Most importantly, loss of function of Tet2 in mice results in abnormal DNA hydroxymethylation patterns in bone marrow cells and leads to the emergence of myeloid malignancies between 2 and 4 months of age (Li et al., 2011; Moran-Crusio et al., 2011; Quivoron et al., 2011; Mulholland et al., 2020a). In depth discussion of TET2 role in normal and malignant hematopoiesis can be found in several excellent reviews (An et al., 2017; Bowman and Levine, 2017; Lio et al., 2019). Moreover, TET2 deficient mice show a mortality of around one-third in homozygosity and an 8% in heterozygosity within the first year of life (Li et al., 2011), implying other yet uncharacterized key roles of TET2 during aging.
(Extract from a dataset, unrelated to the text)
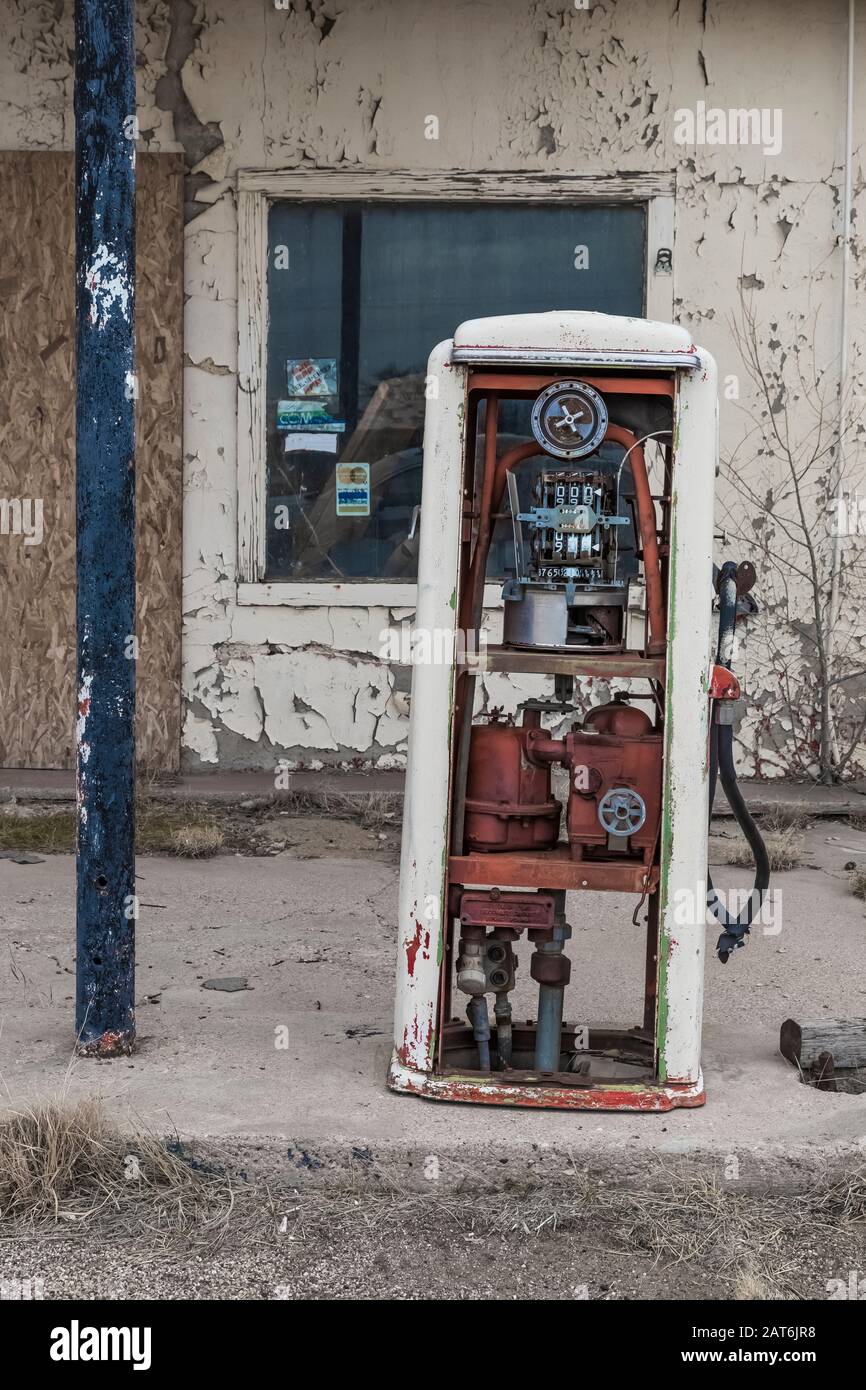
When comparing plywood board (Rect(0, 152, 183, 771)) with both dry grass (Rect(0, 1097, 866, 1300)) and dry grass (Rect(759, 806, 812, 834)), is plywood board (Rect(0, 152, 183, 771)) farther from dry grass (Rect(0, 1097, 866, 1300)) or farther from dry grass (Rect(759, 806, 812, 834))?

Additionally, TET2 has been shown to play a role in adult stem cell maintenance and differentiation (Ko et al., 2010, 2011; Li et al., 2011, 2017; Moran-Crusio et al., 2011; Quivoron et al., 2011; Zhang et al., 2016; Gontier et al., 2018; Yang et al., 2018). Future work with single-cell 5hmC/hm5C mapping at the DNA and RNA level, together with the identification of TET2 DNA and RNA targets during development, tissue homeostasis and aging will shed light into unknown functions of TET2.

An Expanded View of TET2 in Pluripotency in vitro

Pluripotent embryonic stem cells (ESCs) of mouse origin are derived from the ICM of the preimplantation blastocyst (Evans and Kaufman, 1981; Martin, 1981) and can be maintained indefinitely in vitro without affecting their properties of self-renewal and differentiation potential. When maintained in conventional culture conditions (i.e., serum/LIF), ESCs are a heterogeneous population of cells with different developmental potential, including cells with totipotency-like features and the duet of naïve and primed pluripotent subtypes (Weinberger et al., 2016; Li and Izpisua Belmonte, 2018). Thus, ESCs undoubtfully represent a useful in vitro model to study molecular events taking place during early development, and a great amount of the data accumulated during these years regarding how pluripotency is governed have been derived from investigating ESCs. TET2 expression is high in pluripotent ESCs and decreases during differentiation (Ficz et al., 2011; Koh et al., 2011; Hon et al., 2014). Indeed, Tet2 gene in ESCs is bound and activated by the master pluripotency factor OCT4 (i.e., Pou5f1), with Oct4 silencing causing a reduction of Tet2 expression (Koh et al., 2011; Wu et al., 2013). Nevertheless, Tet2 depletion does not affect ESC colony morphology or pluripotent marker gene expression and only moderately induces some differentiation markers such as Pax6, Neurod1 or Lefty1/2 which is compatible with pluripotency maintenance (Ito et al., 2010; Koh et al., 2011).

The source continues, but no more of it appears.